Consider Friction in the Workflow: What is an acceptable duration for an outage? How long can you wait before being alerted to a security incident? How many upset customers can you tolerate? There isn't a good answer for any of these questions beyond minimizing the impact of these issues as much as is possible. So why are teams still tackling these problems using decades-old tools and workflows that take hours and sometimes days? Because their existing toolset doesn't offer a better way.
ExtraHop is revolutionizing these workflows by allowing IT operations teams to go from a global view, to an individual transaction, down to the root cause in clicks and minutes instead of hours of grueling manual work. Afterall even the best data source isn't much use if it takes too long to extract insights from it in time to address the issue at hand.
Consider Empowering Every User: Which teams should benefit from data? Is there benefit in all teams working from the same dataset? It seems obvious that all operations can benefit from better access to data, but traditional monitoring models require a proliferation of tools that balkanize IT staffs. Teams who are lucky enough to get a place in the budget for their monitoring tool are faced with a new problem—working across silos and arguing about whose data is right.

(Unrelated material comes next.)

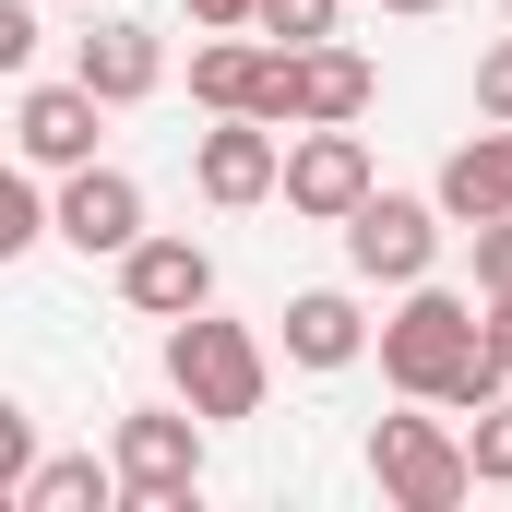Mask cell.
I'll return each instance as SVG.
<instances>
[{"mask_svg":"<svg viewBox=\"0 0 512 512\" xmlns=\"http://www.w3.org/2000/svg\"><path fill=\"white\" fill-rule=\"evenodd\" d=\"M382 382L405 405H453V417H477L489 393H512L501 346H489V298H465V286H405L382 322Z\"/></svg>","mask_w":512,"mask_h":512,"instance_id":"6da1fadb","label":"cell"},{"mask_svg":"<svg viewBox=\"0 0 512 512\" xmlns=\"http://www.w3.org/2000/svg\"><path fill=\"white\" fill-rule=\"evenodd\" d=\"M167 393H179V405H203L215 429H239V417H262V393H274V358H262L251 322L191 310V322H167Z\"/></svg>","mask_w":512,"mask_h":512,"instance_id":"7a4b0ae2","label":"cell"},{"mask_svg":"<svg viewBox=\"0 0 512 512\" xmlns=\"http://www.w3.org/2000/svg\"><path fill=\"white\" fill-rule=\"evenodd\" d=\"M203 405H131L108 429V465H120V501L131 512H191L203 501Z\"/></svg>","mask_w":512,"mask_h":512,"instance_id":"3957f363","label":"cell"},{"mask_svg":"<svg viewBox=\"0 0 512 512\" xmlns=\"http://www.w3.org/2000/svg\"><path fill=\"white\" fill-rule=\"evenodd\" d=\"M370 489L393 512H465L477 501V453L441 417H370Z\"/></svg>","mask_w":512,"mask_h":512,"instance_id":"277c9868","label":"cell"},{"mask_svg":"<svg viewBox=\"0 0 512 512\" xmlns=\"http://www.w3.org/2000/svg\"><path fill=\"white\" fill-rule=\"evenodd\" d=\"M191 108H203V120L298 131V48H286V36H203V48H191Z\"/></svg>","mask_w":512,"mask_h":512,"instance_id":"5b68a950","label":"cell"},{"mask_svg":"<svg viewBox=\"0 0 512 512\" xmlns=\"http://www.w3.org/2000/svg\"><path fill=\"white\" fill-rule=\"evenodd\" d=\"M441 191H370L358 215H346V262H358V286H429V262H441Z\"/></svg>","mask_w":512,"mask_h":512,"instance_id":"8992f818","label":"cell"},{"mask_svg":"<svg viewBox=\"0 0 512 512\" xmlns=\"http://www.w3.org/2000/svg\"><path fill=\"white\" fill-rule=\"evenodd\" d=\"M370 191H382V179H370V143H358V120H310L298 143H286V215L346 227Z\"/></svg>","mask_w":512,"mask_h":512,"instance_id":"52a82bcc","label":"cell"},{"mask_svg":"<svg viewBox=\"0 0 512 512\" xmlns=\"http://www.w3.org/2000/svg\"><path fill=\"white\" fill-rule=\"evenodd\" d=\"M96 120H108V96L72 72V84H24V108H12V155L24 167H48V179H72V167H96Z\"/></svg>","mask_w":512,"mask_h":512,"instance_id":"ba28073f","label":"cell"},{"mask_svg":"<svg viewBox=\"0 0 512 512\" xmlns=\"http://www.w3.org/2000/svg\"><path fill=\"white\" fill-rule=\"evenodd\" d=\"M120 298L143 322H191V310H215V251L203 239H167V227H143L120 251Z\"/></svg>","mask_w":512,"mask_h":512,"instance_id":"9c48e42d","label":"cell"},{"mask_svg":"<svg viewBox=\"0 0 512 512\" xmlns=\"http://www.w3.org/2000/svg\"><path fill=\"white\" fill-rule=\"evenodd\" d=\"M191 179H203V203H274L286 191V131L274 120H215L203 143H191Z\"/></svg>","mask_w":512,"mask_h":512,"instance_id":"30bf717a","label":"cell"},{"mask_svg":"<svg viewBox=\"0 0 512 512\" xmlns=\"http://www.w3.org/2000/svg\"><path fill=\"white\" fill-rule=\"evenodd\" d=\"M60 239H72L84 262H120L131 239H143V179L108 167V155H96V167H72V179H60Z\"/></svg>","mask_w":512,"mask_h":512,"instance_id":"8fae6325","label":"cell"},{"mask_svg":"<svg viewBox=\"0 0 512 512\" xmlns=\"http://www.w3.org/2000/svg\"><path fill=\"white\" fill-rule=\"evenodd\" d=\"M72 72H84V84H96L108 108H143V96L167 84V36H143L131 12H108V24H96V36L72 48Z\"/></svg>","mask_w":512,"mask_h":512,"instance_id":"7c38bea8","label":"cell"},{"mask_svg":"<svg viewBox=\"0 0 512 512\" xmlns=\"http://www.w3.org/2000/svg\"><path fill=\"white\" fill-rule=\"evenodd\" d=\"M429 191H441V215H453V227H489V215H512V120H489L477 143H453Z\"/></svg>","mask_w":512,"mask_h":512,"instance_id":"4fadbf2b","label":"cell"},{"mask_svg":"<svg viewBox=\"0 0 512 512\" xmlns=\"http://www.w3.org/2000/svg\"><path fill=\"white\" fill-rule=\"evenodd\" d=\"M370 346H382V334L358 322L346 286H298V298H286V358H298V370H358Z\"/></svg>","mask_w":512,"mask_h":512,"instance_id":"5bb4252c","label":"cell"},{"mask_svg":"<svg viewBox=\"0 0 512 512\" xmlns=\"http://www.w3.org/2000/svg\"><path fill=\"white\" fill-rule=\"evenodd\" d=\"M370 96H382V72L358 60V48H298V131L310 120H370Z\"/></svg>","mask_w":512,"mask_h":512,"instance_id":"9a60e30c","label":"cell"},{"mask_svg":"<svg viewBox=\"0 0 512 512\" xmlns=\"http://www.w3.org/2000/svg\"><path fill=\"white\" fill-rule=\"evenodd\" d=\"M108 501H120V465H96V453H60L12 489V512H108Z\"/></svg>","mask_w":512,"mask_h":512,"instance_id":"2e32d148","label":"cell"},{"mask_svg":"<svg viewBox=\"0 0 512 512\" xmlns=\"http://www.w3.org/2000/svg\"><path fill=\"white\" fill-rule=\"evenodd\" d=\"M465 453H477V489H512V393H489L465 417Z\"/></svg>","mask_w":512,"mask_h":512,"instance_id":"e0dca14e","label":"cell"},{"mask_svg":"<svg viewBox=\"0 0 512 512\" xmlns=\"http://www.w3.org/2000/svg\"><path fill=\"white\" fill-rule=\"evenodd\" d=\"M334 12H346V0H262V36H286V48H322V36H334Z\"/></svg>","mask_w":512,"mask_h":512,"instance_id":"ac0fdd59","label":"cell"},{"mask_svg":"<svg viewBox=\"0 0 512 512\" xmlns=\"http://www.w3.org/2000/svg\"><path fill=\"white\" fill-rule=\"evenodd\" d=\"M465 239H477V298H501V286H512V215L465 227Z\"/></svg>","mask_w":512,"mask_h":512,"instance_id":"d6986e66","label":"cell"},{"mask_svg":"<svg viewBox=\"0 0 512 512\" xmlns=\"http://www.w3.org/2000/svg\"><path fill=\"white\" fill-rule=\"evenodd\" d=\"M24 477H36V417H12V405H0V501H12Z\"/></svg>","mask_w":512,"mask_h":512,"instance_id":"ffe728a7","label":"cell"},{"mask_svg":"<svg viewBox=\"0 0 512 512\" xmlns=\"http://www.w3.org/2000/svg\"><path fill=\"white\" fill-rule=\"evenodd\" d=\"M477 120H512V36L477 60Z\"/></svg>","mask_w":512,"mask_h":512,"instance_id":"44dd1931","label":"cell"},{"mask_svg":"<svg viewBox=\"0 0 512 512\" xmlns=\"http://www.w3.org/2000/svg\"><path fill=\"white\" fill-rule=\"evenodd\" d=\"M24 60H36V12H24V0H0V72H24Z\"/></svg>","mask_w":512,"mask_h":512,"instance_id":"7402d4cb","label":"cell"},{"mask_svg":"<svg viewBox=\"0 0 512 512\" xmlns=\"http://www.w3.org/2000/svg\"><path fill=\"white\" fill-rule=\"evenodd\" d=\"M179 12H191L203 36H239V24H262V0H179Z\"/></svg>","mask_w":512,"mask_h":512,"instance_id":"603a6c76","label":"cell"},{"mask_svg":"<svg viewBox=\"0 0 512 512\" xmlns=\"http://www.w3.org/2000/svg\"><path fill=\"white\" fill-rule=\"evenodd\" d=\"M489 346H501V370H512V286L489 298Z\"/></svg>","mask_w":512,"mask_h":512,"instance_id":"cb8c5ba5","label":"cell"},{"mask_svg":"<svg viewBox=\"0 0 512 512\" xmlns=\"http://www.w3.org/2000/svg\"><path fill=\"white\" fill-rule=\"evenodd\" d=\"M382 12H441V0H382Z\"/></svg>","mask_w":512,"mask_h":512,"instance_id":"d4e9b609","label":"cell"}]
</instances>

Teams who lost out altogether just have to trust what everyone else is seeing.
ExtraHop believes that in the complex and intertwined world of IT, only those who have access to timely data will be successful. Moreover, that it isn't enough to check the box around your own data silo as most problems will span departmental/technology boundaries. For that reason, ExtraHop turns the network into the ultimate source of cross-tier correlated data benefiting every role.
The notion of information superiority isn't new, but in the modern age it begins with having high rates of trustworthy, easily accessible, and shareable data. This Data Value equation is the way to measure your information superiority (or lack thereof), assessing your data's value and uncovering challenges you have today. It's also the framework we've used to deliver a platform that is aligned with those needs.